Publicado: 24/03/2026 às 16:30
Tribunal de Justiça de Pernambuco (TJPE) (Foto: Arquivo/TJPE)
O Tribunal de Justiça de Pernambuco (TJPE) condenou a Uber do Brasil Tecnologia LTDA a pagar uma indenização de R$ 2 mil a um passageiro que teve a conta invadida e ainda foi cobrado indevidamente por corridas que não solicitou.
A decisão é do 1º Gabinete da 1ª Turma Justiça Eficiente do Primeiro Colégio Recursal do Recife.
Segundo o TJPE, o órgão colegiado julgou improcedente o recurso interposto pela empresa e manteve a sentença condenatória do 22º Juizado Cível do Recife.
Ainda de acordo com o tribunal, devido à invasão do perfil do cliente no aplicativo, foram solicitadas e realizadas viagens no município de Aragoiânia, em Goiás.
Nos autos, o passageiro conseguiu provar que estava no Recife na data e horário das corridas.
O julgamento ocorreu no início do mês, no dia 4 de março.
Relator
Para o relator do processo, o juiz de direito José Raimundo dos Santos Costa, a segurança dos dados e a prevenção contra invasões de perfil são deveres do próprio aplicativo.

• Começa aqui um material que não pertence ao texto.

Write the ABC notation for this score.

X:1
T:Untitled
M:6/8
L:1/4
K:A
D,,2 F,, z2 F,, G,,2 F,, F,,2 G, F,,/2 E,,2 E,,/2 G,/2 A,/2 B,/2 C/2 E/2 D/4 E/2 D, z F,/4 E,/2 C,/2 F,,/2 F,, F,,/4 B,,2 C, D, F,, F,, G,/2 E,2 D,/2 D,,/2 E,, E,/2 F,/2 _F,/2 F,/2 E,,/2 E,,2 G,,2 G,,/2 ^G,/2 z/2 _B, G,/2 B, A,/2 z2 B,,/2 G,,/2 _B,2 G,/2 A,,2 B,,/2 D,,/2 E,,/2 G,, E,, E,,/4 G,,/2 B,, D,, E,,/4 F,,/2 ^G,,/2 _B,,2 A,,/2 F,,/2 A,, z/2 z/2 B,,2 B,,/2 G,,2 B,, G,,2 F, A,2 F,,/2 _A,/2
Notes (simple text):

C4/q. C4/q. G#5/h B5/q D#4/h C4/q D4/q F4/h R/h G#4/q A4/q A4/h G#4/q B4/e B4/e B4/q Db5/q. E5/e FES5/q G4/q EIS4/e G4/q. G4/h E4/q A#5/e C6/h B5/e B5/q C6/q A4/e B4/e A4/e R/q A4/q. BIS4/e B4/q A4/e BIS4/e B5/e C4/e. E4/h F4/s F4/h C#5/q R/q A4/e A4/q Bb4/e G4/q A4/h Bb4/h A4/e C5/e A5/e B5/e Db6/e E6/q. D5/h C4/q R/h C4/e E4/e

“A alegação da Uber de que as viagens foram solicitadas pelo perfil do usuário não afasta a sua responsabilidade, uma vez que a vulnerabilidade do sistema que permite acessos fraudulentos constitui fortuito interno, inerente ao risco da atividade econômica explorada pela plataforma. (...) A fraude praticada por terceiros no âmbito de plataformas digitais de consumo não rompe o nexo causal, devendo a empresa responder pelos danos decorrentes da fragilidade de seus mecanismos de proteção”, escreveu o magistrado.
O voto dele foi seguido pelos juízes de direito, Danielle Christine Silva Melo Burichel e Marcos Antonio Tenorio.
Segundo o juiz José Raimundo dos Santos, a responsabilidade da Uber é objetiva. “A relação jurídica entre as partes é regida pelo Código de Defesa do Consumidor, o que impõe a responsabilidade objetiva do fornecedor de serviços (art. 14, CDC).
No caso, segundo a decisão judicial, o autor demonstrou que não realizou as viagens em Aragoiânia (GO), pois estava no Recife, na data e horário dos fatos, conforme prova testemunhal e documental colhida.
O dano moral restou configurado não apenas pela cobrança indevida, mas pelo impedimento injustificado de uso do serviço (bloqueio da conta por pendência financeira fraudulenta) e pela perda do tempo útil do consumidor na tentativa de solucionar o problema administrativamente”, concluiu o relator.
O Diario de Pernambuco entrou em contato com a Uber e aguarda retorno.